* _Selected passage_:

——————

In order to manage the cost associated with rig activity, the resource companies place considerable emphasis on planning. In summary, a number of planning objectives derive from the discussion above, first, to ensure that the critical path activity takes place with minimal delay to the rig and second, that the task is performed effectively first time.
Contingency Planning
Thorough planning also provides for contingencies. Every activity on a rig requires equipment, procedures, and personnel for its execution, and each of these can fail to perform to expectations. Many of the planned activities are essential to the well test objectives; the well test engineer must therefore prepare contingency plans so that critical activities can proceed in the event the original plan fails. On one hand, control cables may snag during installation, downhole tools might fail to operate after repeated operations, valves and pipe seals might develop leaks after prolonged exposure to production conditions. On the other hand, plans might go wrong because of human error and miscommunication, unclear procedures, or fatigue and lack of attention. Contingency plans must consider steps to limit the damage or delay caused by an operational failure. Recovery plans must consider the procedures and equipment required to return the operation to normal status and allow backup equipment to proceed with the operation once recovered from the failure.
Schedule Planning
As each critical path task occurs, in order to minimize cost, equipment and personnel must be on hand so that as little time as possible is lost in the changeover from one operation to the next. The well test engineer has a role to play on site — to communicate regularly with rig management and contractors, so that contractor services are mobilized to the well site in time to allow for adequate preparation. The well test engineer also communicates regularly to the contractors on site during daily planning meetings to ensure that each service is ready as and when needed.

——————

(Entries on spatial position)

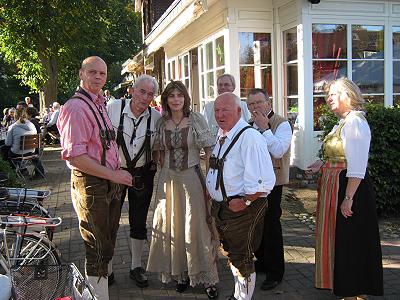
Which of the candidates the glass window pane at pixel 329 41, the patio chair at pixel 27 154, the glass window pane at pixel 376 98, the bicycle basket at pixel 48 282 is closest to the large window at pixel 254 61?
the glass window pane at pixel 329 41

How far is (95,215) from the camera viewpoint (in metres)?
3.11

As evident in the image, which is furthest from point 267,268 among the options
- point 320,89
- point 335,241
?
point 320,89

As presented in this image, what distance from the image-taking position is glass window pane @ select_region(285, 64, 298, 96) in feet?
25.7

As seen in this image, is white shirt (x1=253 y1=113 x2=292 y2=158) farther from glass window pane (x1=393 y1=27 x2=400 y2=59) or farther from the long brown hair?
glass window pane (x1=393 y1=27 x2=400 y2=59)

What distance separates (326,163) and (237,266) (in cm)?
105

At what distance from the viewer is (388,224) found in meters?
5.55

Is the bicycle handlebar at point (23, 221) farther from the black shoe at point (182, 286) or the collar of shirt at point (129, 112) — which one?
the black shoe at point (182, 286)

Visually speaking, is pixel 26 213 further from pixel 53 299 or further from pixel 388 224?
pixel 388 224

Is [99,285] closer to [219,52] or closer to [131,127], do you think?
[131,127]

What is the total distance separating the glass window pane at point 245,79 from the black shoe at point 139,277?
4925 mm

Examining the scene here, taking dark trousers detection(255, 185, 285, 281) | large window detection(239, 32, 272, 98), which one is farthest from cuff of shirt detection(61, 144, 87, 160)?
large window detection(239, 32, 272, 98)

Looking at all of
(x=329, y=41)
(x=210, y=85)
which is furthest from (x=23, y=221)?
(x=210, y=85)

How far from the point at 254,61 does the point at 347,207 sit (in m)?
5.49

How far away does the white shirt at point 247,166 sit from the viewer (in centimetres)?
304
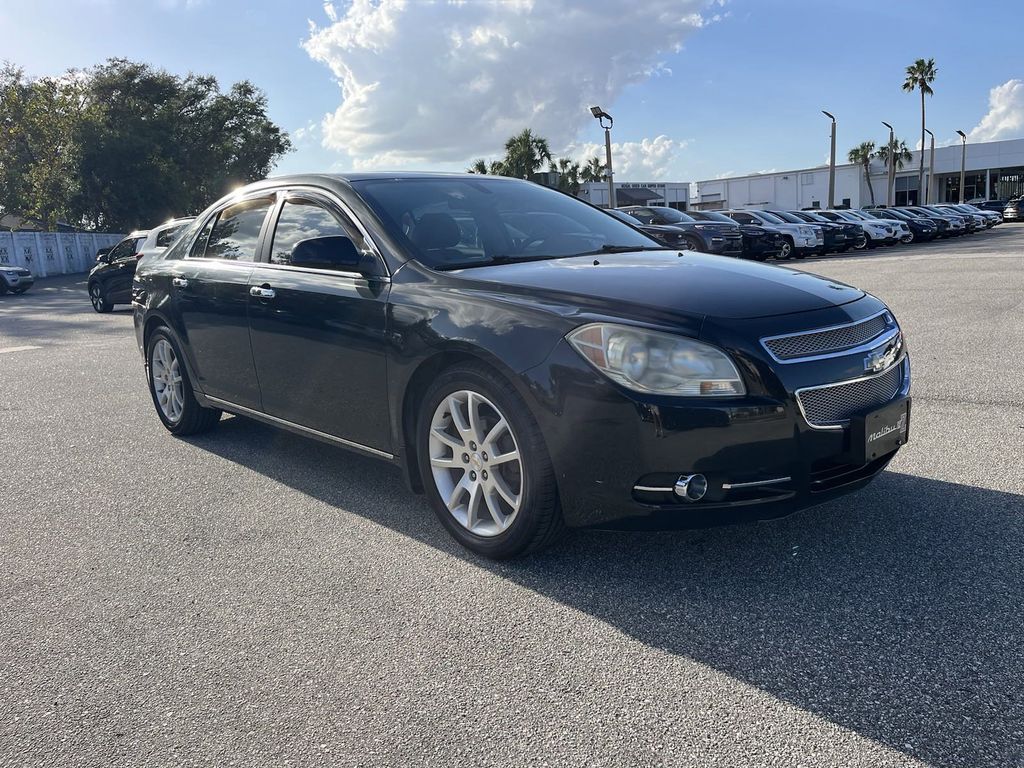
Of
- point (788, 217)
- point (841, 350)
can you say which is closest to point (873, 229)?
point (788, 217)

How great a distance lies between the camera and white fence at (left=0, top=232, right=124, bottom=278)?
3444 cm

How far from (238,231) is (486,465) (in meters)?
2.58

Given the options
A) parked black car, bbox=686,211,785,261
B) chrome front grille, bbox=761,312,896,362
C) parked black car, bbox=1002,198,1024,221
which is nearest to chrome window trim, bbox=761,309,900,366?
chrome front grille, bbox=761,312,896,362

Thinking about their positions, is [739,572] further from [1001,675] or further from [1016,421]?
[1016,421]

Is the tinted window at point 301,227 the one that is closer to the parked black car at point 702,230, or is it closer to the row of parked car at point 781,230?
the row of parked car at point 781,230

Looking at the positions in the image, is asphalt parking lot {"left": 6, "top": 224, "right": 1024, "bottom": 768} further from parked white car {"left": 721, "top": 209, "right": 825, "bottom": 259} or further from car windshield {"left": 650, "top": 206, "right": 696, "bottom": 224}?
parked white car {"left": 721, "top": 209, "right": 825, "bottom": 259}

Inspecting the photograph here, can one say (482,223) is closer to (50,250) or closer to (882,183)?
(50,250)

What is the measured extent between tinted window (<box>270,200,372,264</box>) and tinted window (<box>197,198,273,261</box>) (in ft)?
0.73

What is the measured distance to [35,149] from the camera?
45000 millimetres

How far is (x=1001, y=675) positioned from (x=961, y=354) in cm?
575

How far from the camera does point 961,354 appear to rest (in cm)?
759

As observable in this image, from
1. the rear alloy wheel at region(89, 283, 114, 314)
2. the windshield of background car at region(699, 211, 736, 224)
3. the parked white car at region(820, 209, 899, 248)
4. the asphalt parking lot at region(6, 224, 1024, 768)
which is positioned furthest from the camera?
the parked white car at region(820, 209, 899, 248)

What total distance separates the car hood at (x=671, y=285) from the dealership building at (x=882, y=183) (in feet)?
271

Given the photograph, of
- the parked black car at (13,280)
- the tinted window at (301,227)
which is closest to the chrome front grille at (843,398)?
the tinted window at (301,227)
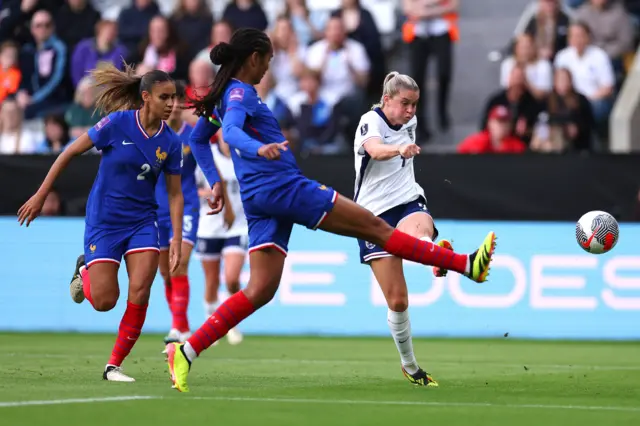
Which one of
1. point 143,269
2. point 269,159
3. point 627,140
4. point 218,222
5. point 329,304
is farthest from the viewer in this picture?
point 627,140

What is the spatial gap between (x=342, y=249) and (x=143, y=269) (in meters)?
6.34

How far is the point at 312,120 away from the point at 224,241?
145 inches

——————

* _Short exercise 1_: In the rig planning passage, when does the well test engineer communicate with the contractors on site?
* _Short exercise 2_: List every human or procedural cause that the rig planning passage gives for plans going wrong.
* _Short exercise 3_: According to the rig planning passage, why must the well test engineer prepare contingency plans?
The records are separate material and have no connection to the text.

* _Full output 1_: During daily planning meetings.

* _Full output 2_: Human error, miscommunication, unclear procedures, fatigue, and lack of attention.

* _Full output 3_: Every activity on a rig depends on equipment, procedures, and personnel, and each of these can fail to perform as expected. Since many planned activities are essential to the well test objectives, contingency plans let critical activities proceed if the original plan fails.